Emotion Entanglement and Bayesian Inference for Multi-Dimensional Emotion Understanding
Summary: arXiv:2604.00819v1 Announce Type: cross
Abstract
Understanding emotions in natural language is inherently a multi-dimensional reasoning problem, where multiple affective signals interact through context, interpersonal relations, and situational cues. However, most existing emotion understanding benchmarks rely on short texts and predefined emotion labels, reducing this process to independent label prediction and ignoring the structured dependencies among emotions.
Introduction
To address this limitation, researchers have introduced Emotional Scenarios (EmoScene), a theory-grounded benchmark comprising 4,731 context-rich scenarios annotated with an 8-dimensional emotion vector derived from Plutchik’s basic emotions. This innovative approach aims to enhance the understanding of emotion dynamics in natural language processing.
Benchmark Overview
EmoScene serves as a challenging benchmark for studying multi-dimensional emotion understanding. The scenarios are designed to capture the complexities of human emotions by providing a rich contextual background where emotions can co-occur and interact. This structure reflects the reality that emotions are rarely experienced in isolation.
Methodology
In the evaluation of EmoScene, six instruction-tuned large language models were assessed in a zero-shot setting. Despite the advanced capabilities of these models, the results showed modest performance overall. The best-performing model achieved a Macro F1 score of 0.501, emphasizing the difficulties faced in context-aware multi-label emotion prediction.
Proposed Framework
Motivated by the observation that emotions typically do not occur independently, the authors propose an entanglement-aware Bayesian inference framework. This framework incorporates emotion co-occurrence statistics to perform joint posterior inference over the emotion vector.
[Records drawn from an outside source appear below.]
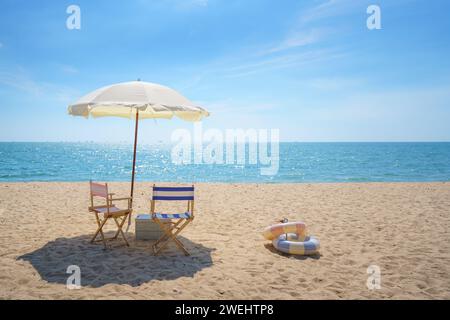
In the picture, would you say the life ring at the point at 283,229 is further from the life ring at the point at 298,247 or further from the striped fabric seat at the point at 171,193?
the striped fabric seat at the point at 171,193

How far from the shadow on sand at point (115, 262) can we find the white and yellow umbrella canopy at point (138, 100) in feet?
6.76

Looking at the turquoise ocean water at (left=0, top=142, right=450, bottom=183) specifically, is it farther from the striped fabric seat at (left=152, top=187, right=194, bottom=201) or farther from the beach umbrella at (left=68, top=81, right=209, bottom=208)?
the striped fabric seat at (left=152, top=187, right=194, bottom=201)

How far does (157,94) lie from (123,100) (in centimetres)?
54

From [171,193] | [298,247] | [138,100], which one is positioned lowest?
[298,247]

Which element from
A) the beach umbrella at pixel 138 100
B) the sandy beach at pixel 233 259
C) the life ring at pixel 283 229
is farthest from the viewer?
the life ring at pixel 283 229

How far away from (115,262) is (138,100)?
2257 mm

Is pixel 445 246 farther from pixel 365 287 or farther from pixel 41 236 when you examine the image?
pixel 41 236

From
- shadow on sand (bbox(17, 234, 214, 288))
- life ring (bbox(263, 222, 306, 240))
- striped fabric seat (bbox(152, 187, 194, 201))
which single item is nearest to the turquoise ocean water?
life ring (bbox(263, 222, 306, 240))

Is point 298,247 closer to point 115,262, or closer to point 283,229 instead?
point 283,229

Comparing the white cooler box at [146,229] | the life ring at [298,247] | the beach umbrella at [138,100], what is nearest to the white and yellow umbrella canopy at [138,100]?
the beach umbrella at [138,100]

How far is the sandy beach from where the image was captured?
10.6ft

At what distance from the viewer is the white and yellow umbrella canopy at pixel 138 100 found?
13.3ft

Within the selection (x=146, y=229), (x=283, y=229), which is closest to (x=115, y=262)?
(x=146, y=229)

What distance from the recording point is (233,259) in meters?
4.22
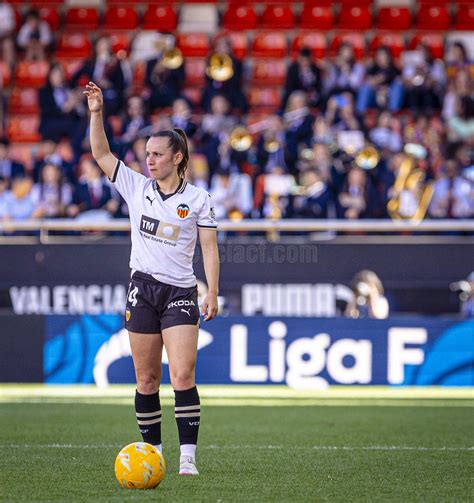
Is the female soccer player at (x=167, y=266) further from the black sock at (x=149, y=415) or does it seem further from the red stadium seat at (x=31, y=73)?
the red stadium seat at (x=31, y=73)

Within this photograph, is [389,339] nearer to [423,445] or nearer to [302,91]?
[423,445]

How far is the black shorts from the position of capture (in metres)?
6.21

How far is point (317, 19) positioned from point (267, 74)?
181 centimetres

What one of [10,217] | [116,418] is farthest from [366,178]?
[116,418]

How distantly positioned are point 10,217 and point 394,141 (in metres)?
5.76

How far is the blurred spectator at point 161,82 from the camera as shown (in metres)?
17.3

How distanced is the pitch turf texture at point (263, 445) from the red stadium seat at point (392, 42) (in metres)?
8.80

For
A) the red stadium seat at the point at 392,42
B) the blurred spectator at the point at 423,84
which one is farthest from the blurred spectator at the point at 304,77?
the red stadium seat at the point at 392,42

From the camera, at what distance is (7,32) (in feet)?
64.1

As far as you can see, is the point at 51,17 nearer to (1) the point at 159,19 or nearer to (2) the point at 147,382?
(1) the point at 159,19

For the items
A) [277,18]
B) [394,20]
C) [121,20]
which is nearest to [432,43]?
[394,20]

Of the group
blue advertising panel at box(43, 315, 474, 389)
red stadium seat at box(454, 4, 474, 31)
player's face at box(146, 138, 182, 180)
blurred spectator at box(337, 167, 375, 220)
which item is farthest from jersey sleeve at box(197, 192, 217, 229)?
red stadium seat at box(454, 4, 474, 31)

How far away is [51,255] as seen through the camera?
1259 centimetres

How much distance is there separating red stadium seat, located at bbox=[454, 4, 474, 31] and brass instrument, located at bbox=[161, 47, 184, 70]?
555 cm
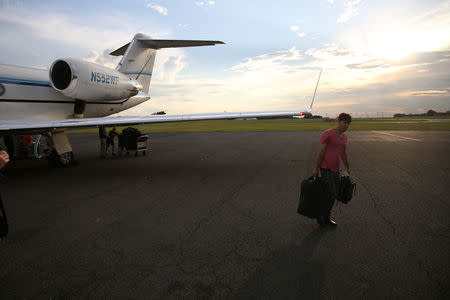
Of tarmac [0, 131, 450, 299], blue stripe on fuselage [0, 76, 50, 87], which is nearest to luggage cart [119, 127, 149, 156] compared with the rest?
blue stripe on fuselage [0, 76, 50, 87]

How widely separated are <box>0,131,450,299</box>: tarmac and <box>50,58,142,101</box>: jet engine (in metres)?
3.59

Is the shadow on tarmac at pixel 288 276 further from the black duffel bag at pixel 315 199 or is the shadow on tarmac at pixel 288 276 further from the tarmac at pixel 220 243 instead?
the black duffel bag at pixel 315 199

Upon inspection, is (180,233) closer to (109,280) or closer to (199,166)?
(109,280)

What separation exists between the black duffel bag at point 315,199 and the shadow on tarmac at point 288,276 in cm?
59

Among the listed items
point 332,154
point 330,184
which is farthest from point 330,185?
point 332,154

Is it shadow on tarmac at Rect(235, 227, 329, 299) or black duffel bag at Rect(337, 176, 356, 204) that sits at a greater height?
black duffel bag at Rect(337, 176, 356, 204)

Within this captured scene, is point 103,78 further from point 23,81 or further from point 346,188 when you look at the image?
point 346,188

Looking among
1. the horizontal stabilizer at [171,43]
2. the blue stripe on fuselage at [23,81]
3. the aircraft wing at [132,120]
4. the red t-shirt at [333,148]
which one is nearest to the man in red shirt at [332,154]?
the red t-shirt at [333,148]

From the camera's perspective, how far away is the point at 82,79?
9188 millimetres

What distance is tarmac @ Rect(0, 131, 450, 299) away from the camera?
275 centimetres

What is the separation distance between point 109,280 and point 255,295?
1482 mm

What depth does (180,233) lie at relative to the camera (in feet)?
13.3

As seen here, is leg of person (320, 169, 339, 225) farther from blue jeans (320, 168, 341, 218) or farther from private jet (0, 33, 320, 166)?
private jet (0, 33, 320, 166)

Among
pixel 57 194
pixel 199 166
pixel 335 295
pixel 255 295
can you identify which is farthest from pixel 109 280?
pixel 199 166
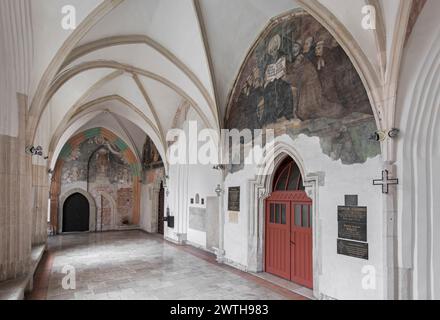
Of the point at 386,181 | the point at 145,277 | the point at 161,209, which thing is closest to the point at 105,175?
the point at 161,209

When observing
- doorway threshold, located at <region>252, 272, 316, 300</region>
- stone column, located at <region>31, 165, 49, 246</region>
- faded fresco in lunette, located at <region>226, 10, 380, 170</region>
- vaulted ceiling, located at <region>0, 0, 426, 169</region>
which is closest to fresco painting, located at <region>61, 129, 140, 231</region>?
vaulted ceiling, located at <region>0, 0, 426, 169</region>

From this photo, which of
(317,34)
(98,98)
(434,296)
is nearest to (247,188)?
(317,34)

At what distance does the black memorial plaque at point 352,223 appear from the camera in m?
5.07

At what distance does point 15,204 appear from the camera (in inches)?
217

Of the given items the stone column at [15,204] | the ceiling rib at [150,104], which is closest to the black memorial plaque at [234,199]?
the stone column at [15,204]

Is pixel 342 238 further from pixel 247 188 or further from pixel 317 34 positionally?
pixel 317 34

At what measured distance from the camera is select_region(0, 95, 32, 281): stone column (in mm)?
5320

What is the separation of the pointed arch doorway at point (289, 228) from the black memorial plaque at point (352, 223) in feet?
3.87

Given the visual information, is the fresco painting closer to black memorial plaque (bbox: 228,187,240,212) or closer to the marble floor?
the marble floor

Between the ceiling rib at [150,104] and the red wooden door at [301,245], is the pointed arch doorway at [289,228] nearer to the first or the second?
the red wooden door at [301,245]

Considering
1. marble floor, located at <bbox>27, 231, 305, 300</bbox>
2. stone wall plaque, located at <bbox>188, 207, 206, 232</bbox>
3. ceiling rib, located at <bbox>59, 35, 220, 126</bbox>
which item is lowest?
marble floor, located at <bbox>27, 231, 305, 300</bbox>

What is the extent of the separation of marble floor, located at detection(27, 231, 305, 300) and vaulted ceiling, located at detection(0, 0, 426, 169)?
3509 mm

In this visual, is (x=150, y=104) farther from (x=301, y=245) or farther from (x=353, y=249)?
(x=353, y=249)

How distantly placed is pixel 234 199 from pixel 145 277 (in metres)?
3.23
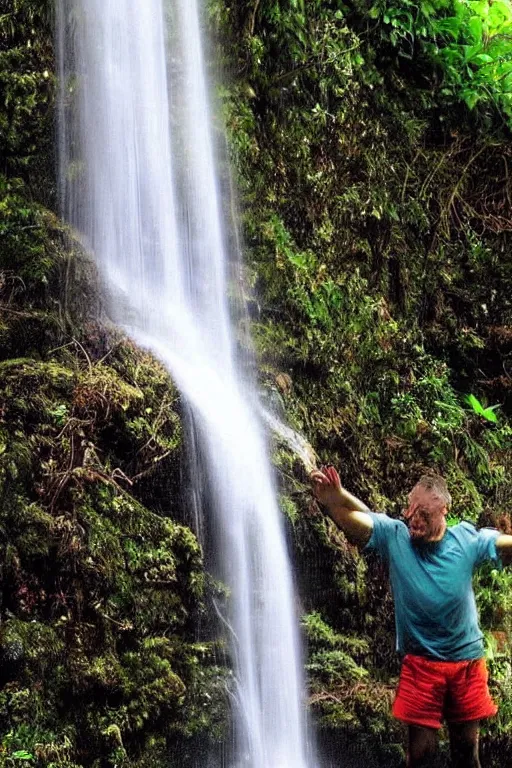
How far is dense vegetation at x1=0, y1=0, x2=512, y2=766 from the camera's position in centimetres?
306

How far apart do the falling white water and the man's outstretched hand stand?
0.62m

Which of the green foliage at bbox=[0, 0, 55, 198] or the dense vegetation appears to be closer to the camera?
the dense vegetation

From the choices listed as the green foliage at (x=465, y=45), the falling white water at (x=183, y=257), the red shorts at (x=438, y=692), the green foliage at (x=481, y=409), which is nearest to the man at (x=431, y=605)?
the red shorts at (x=438, y=692)

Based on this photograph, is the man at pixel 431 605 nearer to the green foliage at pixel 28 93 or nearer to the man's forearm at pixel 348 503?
the man's forearm at pixel 348 503

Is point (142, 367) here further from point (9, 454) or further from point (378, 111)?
point (378, 111)

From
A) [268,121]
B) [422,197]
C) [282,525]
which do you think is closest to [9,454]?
[282,525]

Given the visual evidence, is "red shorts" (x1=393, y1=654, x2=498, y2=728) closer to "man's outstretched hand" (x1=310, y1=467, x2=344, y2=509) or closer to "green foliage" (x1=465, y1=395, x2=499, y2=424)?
"man's outstretched hand" (x1=310, y1=467, x2=344, y2=509)

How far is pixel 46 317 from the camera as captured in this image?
3631 mm

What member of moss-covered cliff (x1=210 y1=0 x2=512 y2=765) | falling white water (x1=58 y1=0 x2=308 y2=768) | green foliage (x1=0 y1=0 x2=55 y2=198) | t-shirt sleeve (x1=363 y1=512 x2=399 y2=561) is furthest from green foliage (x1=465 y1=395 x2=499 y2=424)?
green foliage (x1=0 y1=0 x2=55 y2=198)

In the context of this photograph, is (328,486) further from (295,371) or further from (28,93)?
(28,93)

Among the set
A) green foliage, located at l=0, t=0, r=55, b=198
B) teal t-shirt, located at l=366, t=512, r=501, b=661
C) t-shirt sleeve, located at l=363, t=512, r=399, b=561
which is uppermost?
green foliage, located at l=0, t=0, r=55, b=198

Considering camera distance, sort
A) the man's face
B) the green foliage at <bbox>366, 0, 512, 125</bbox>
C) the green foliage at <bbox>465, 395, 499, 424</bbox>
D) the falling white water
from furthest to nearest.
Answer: the green foliage at <bbox>366, 0, 512, 125</bbox> < the green foliage at <bbox>465, 395, 499, 424</bbox> < the falling white water < the man's face

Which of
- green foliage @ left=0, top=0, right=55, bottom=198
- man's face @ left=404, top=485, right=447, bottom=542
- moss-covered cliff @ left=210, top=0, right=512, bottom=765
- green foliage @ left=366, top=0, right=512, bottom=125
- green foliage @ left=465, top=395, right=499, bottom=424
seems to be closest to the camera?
man's face @ left=404, top=485, right=447, bottom=542

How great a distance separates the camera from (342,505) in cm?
308
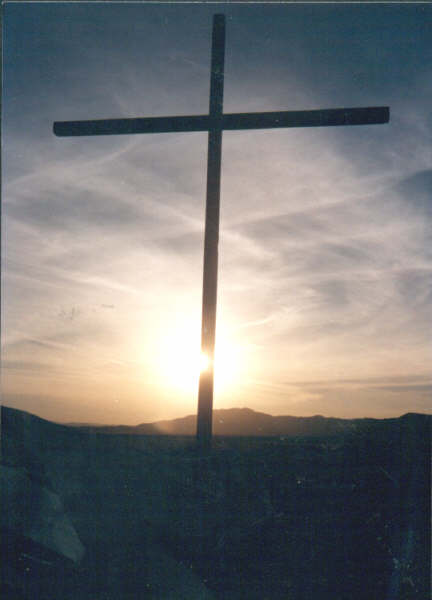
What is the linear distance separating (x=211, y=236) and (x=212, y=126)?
145 cm

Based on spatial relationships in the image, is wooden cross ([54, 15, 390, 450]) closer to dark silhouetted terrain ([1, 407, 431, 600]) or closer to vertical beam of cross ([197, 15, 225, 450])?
vertical beam of cross ([197, 15, 225, 450])

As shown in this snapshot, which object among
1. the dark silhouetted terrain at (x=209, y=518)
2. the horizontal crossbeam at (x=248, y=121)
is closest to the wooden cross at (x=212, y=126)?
the horizontal crossbeam at (x=248, y=121)

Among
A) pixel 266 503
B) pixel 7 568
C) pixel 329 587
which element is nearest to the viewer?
pixel 7 568

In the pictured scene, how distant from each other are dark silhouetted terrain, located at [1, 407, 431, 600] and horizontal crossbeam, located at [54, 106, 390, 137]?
3748mm

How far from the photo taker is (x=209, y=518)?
5387 mm

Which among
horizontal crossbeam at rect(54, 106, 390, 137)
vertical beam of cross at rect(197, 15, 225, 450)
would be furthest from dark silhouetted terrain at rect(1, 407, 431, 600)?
horizontal crossbeam at rect(54, 106, 390, 137)

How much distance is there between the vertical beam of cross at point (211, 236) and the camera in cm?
539

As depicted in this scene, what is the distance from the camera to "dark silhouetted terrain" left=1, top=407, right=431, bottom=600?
15.0 feet

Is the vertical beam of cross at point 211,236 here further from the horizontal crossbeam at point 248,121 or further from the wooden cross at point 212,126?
the horizontal crossbeam at point 248,121

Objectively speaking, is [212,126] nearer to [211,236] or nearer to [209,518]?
[211,236]

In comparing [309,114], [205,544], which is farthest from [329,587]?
[309,114]

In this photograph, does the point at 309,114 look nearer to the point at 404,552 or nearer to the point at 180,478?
the point at 180,478

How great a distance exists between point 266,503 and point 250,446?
112cm

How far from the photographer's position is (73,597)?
4.27 metres
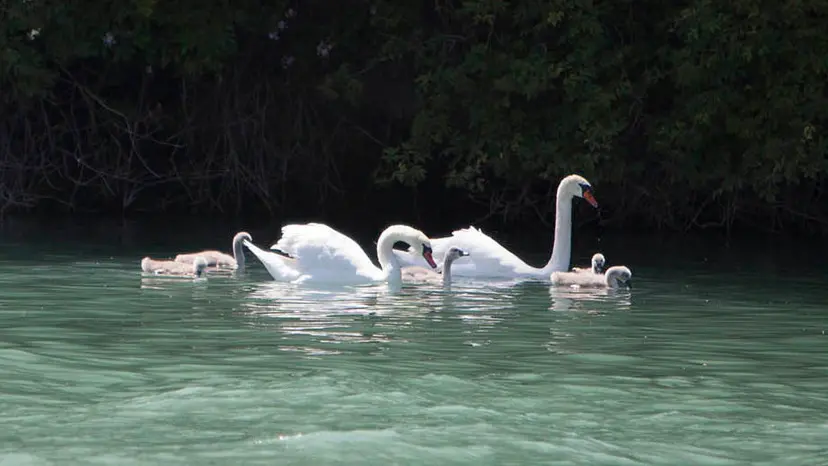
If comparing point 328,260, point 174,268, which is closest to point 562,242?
point 328,260

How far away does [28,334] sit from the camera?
10.0 meters

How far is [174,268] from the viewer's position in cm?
1388

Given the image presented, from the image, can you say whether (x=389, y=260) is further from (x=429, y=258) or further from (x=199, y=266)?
(x=199, y=266)

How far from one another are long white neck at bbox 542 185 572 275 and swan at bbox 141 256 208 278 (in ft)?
9.15

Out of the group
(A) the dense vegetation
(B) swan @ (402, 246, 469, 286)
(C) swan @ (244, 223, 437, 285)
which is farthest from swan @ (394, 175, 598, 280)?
(A) the dense vegetation

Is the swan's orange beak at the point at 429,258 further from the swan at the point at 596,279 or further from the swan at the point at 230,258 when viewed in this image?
the swan at the point at 230,258

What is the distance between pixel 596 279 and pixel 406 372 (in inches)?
204

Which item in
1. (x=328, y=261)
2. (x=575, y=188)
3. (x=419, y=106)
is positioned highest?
(x=419, y=106)

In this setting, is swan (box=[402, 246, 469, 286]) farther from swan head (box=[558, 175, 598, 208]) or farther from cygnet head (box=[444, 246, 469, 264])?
swan head (box=[558, 175, 598, 208])

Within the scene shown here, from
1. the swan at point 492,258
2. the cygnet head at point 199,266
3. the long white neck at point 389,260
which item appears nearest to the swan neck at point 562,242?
the swan at point 492,258

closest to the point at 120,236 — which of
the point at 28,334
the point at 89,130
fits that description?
the point at 89,130

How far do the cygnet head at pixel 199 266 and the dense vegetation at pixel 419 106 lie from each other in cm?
565

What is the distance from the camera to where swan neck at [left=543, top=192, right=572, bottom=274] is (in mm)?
14477

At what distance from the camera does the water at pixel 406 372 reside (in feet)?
22.5
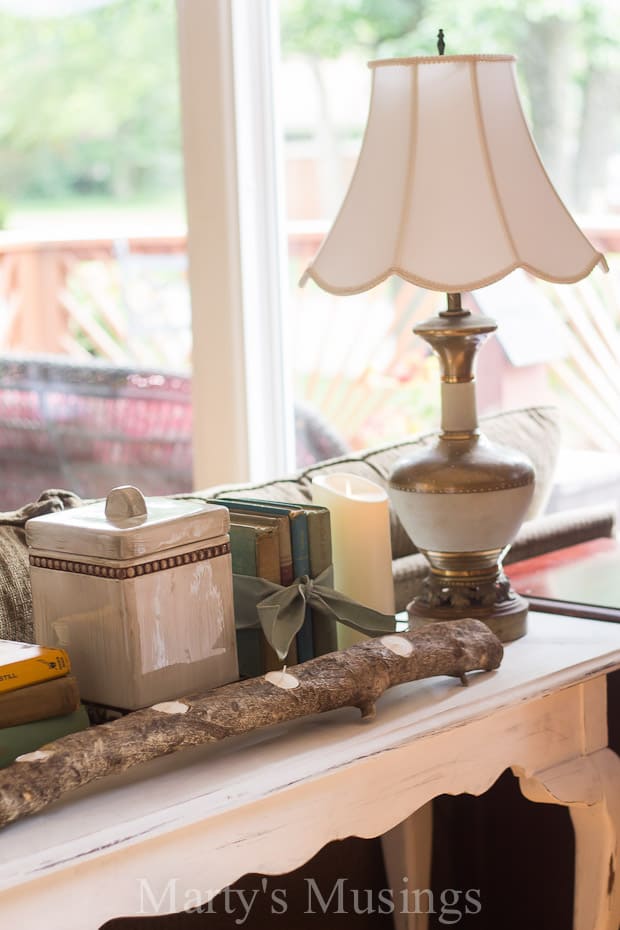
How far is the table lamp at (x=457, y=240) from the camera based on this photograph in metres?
1.32

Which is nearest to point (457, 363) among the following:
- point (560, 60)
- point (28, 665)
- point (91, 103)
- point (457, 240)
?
point (457, 240)

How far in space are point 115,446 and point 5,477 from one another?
0.37 m

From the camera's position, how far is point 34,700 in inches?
41.4

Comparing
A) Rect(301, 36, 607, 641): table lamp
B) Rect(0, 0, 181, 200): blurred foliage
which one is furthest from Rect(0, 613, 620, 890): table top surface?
Rect(0, 0, 181, 200): blurred foliage

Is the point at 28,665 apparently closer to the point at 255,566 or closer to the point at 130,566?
the point at 130,566

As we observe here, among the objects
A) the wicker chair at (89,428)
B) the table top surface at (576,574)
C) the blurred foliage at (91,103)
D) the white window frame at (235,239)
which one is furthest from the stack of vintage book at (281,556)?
the blurred foliage at (91,103)

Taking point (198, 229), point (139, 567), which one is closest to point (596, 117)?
point (198, 229)

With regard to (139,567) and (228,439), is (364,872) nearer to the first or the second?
(139,567)

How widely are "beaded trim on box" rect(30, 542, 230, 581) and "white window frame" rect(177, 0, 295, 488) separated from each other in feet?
6.70

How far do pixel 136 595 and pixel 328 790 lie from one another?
0.23 metres

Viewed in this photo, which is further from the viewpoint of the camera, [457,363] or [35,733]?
[457,363]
The implementation of this lightweight post-processing step significantly improves the structural consistency of predictions.
Results
Notably, the proposed framework yields considerable gains for weaker models. For instance, the Qwen2.5-7B model experienced an improvement of +0.051 in Macro F1 score. This enhancement illustrates the potential of integrating Bayesian inference with emotion understanding tasks, paving the way for more robust emotion recognition systems.
Conclusion
EmoScene provides a vital benchmark for advancing the study of multi-dimensional emotion understanding and highlights the limitations of current language models. By acknowledging the complex interplay of emotions and introducing innovative methodologies, this research contributes significantly to the field of natural language processing and emotion analysis.
Future Directions
As the field continues to evolve, further exploration of multi-dimensional emotion understanding is essential. Future research may focus on enhancing model architectures, improving co-occurrence statistics, and refining the emotional scenario framework to foster a deeper understanding of emotions in textual contexts.